Corresponding author: Masaki Fujita, email@example.com
Received: January 7, 2022
Accepted: March 9, 2022
Advance Publication: May 23, 2022
Published: July 15, 2022
Cite this article as:
On R, Matsumoto T, Ebi N, Doi S, Ishii H, Furugen M, Fujita J, Ide M, Kishimoto J, Okamoto I, Fujita M. Efficacy and Safety of Sitafloxacin in Treating Low-risk Febrile Neutropenia in Patients with Lung Cancer. JMA J. 2022;5(3):334-340.
Introduction: Febrile episodes in patients with cancer and chemotherapy-induced neutropenia can be life-threatening and generally require prompt administration of broad-spectrum antimicrobials. However, little evidence exists for treating patients with solid tumors and febrile neutropenia (FN) with oral antimicrobials.

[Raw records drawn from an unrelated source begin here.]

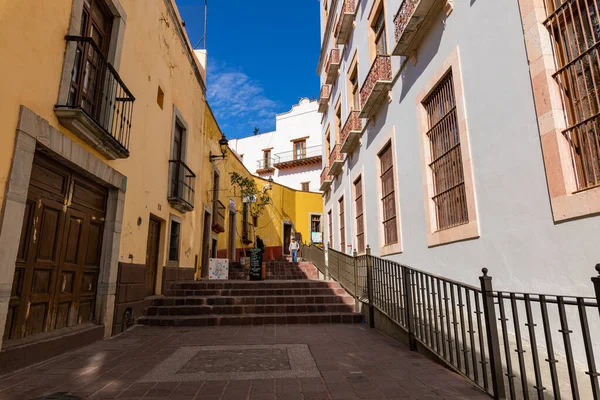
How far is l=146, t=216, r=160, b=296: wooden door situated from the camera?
761 cm

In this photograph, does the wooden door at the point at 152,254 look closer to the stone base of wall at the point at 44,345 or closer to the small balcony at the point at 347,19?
the stone base of wall at the point at 44,345

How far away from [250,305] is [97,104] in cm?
475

Methods: In this prospective study, we aimed to determine the efficacy and safety of sitafloxacin (STFX) for treating FN in lung cancer patients. In this prospective study, low-risk FN patients with lung cancer received STFX. The primary endpoint was response rate, defined as 5 sequential days of absence of fever without adverse events. The study was registered as UMIN000010911.
Results: As a result, STFX was administered to 26 patients, all of whom survived during its administration. Of the 26, 14 completed primary endpoint (53.85%). The low response rate was attributed to occurrence of fevers of unknown cause rather than failure of FN treatment. Only two patients received antibacterial agents other than STFX. If response rate omitted absence of fever and been defined only as recovery from FN without changing microbial agents or serious complications, the response rate would have been 91.67%. Adverse events occurred in eight patients, none of which were serious.
Conclusions: In conclusion, STFX might be used to treat low-risk FN in patients with lung cancer; however, a more detailed study will be required in future.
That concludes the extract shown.